EXTENDED ABSTRACT: Data-driven machine learning (ML) has showed excellent capabilities in materials property prediction and novel materials discovery, whose upper limitation of the performance of ML models is determined by the quality of the input data. Due to the characteristics of materials data such as multiple sources, small-size samples and high-dimensionality feature space, different structures, and strong uncertainty, it is difffcult to ensure its integrity, consistency, and accuracy, which can introduce undesirable bias for ML modeling. Focusing on the quality and quantity of material data, this report proposes a new method of data quality governance driven by both data and knowledge, based on the ML framework with domain knowledge embedding, to provide an effective strategy for solving the problem of materials data governance. Moreover, the work of the research group in data quality governance and its application embedded in domain knowledge will be introduced and prospected for mining creep structure-activity relationship of nickel-based single crystal superalloys and predicting the activation energy of solid electrolyte materials for energy storage battery.

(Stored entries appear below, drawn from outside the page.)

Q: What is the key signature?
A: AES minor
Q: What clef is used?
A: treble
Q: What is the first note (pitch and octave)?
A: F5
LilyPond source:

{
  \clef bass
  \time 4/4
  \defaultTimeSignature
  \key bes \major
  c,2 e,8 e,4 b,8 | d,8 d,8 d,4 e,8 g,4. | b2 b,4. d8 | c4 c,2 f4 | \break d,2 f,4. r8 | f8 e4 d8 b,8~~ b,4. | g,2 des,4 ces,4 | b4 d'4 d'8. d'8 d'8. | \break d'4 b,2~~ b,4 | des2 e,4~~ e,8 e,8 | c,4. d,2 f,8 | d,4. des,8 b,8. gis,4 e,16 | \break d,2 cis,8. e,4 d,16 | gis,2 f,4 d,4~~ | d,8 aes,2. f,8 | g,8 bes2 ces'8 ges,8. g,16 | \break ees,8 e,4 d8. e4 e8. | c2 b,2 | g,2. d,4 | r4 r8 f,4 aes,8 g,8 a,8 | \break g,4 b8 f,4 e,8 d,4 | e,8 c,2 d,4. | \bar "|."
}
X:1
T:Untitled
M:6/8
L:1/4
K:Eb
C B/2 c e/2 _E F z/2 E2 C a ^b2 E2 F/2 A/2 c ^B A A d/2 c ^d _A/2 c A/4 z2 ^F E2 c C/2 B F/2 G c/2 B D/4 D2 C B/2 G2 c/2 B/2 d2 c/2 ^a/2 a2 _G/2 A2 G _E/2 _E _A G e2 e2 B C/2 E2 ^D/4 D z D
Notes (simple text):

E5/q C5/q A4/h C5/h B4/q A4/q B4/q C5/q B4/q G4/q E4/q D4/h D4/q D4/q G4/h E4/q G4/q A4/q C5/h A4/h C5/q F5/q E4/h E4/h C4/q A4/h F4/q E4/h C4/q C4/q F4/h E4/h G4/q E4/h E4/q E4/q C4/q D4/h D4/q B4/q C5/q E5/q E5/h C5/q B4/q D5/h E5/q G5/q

Keywords:Data quality; Machine Learning; Domain Knowledge; Materials Property Prediction; Novel Materials Discovery
Siqi Shi obtained his B.S. and M.S. degrees from Jiangxi Normal University in 1998 and in 2001, respectively. He got his Ph.D. degree from Institute of Physics, Chinese Academy of Sciences in 2004. After that, he joined the National Institute of Advanced Industrial Science and Technology, Japan and Brown University, USA as a senior research associate, respectively. In early 2013, he joined Shanghai University as a professor. His current research interest focuses on the fundamentals and multiscale calculation of electrochemical energy storage materials and materials design and performance optimization using machine learning.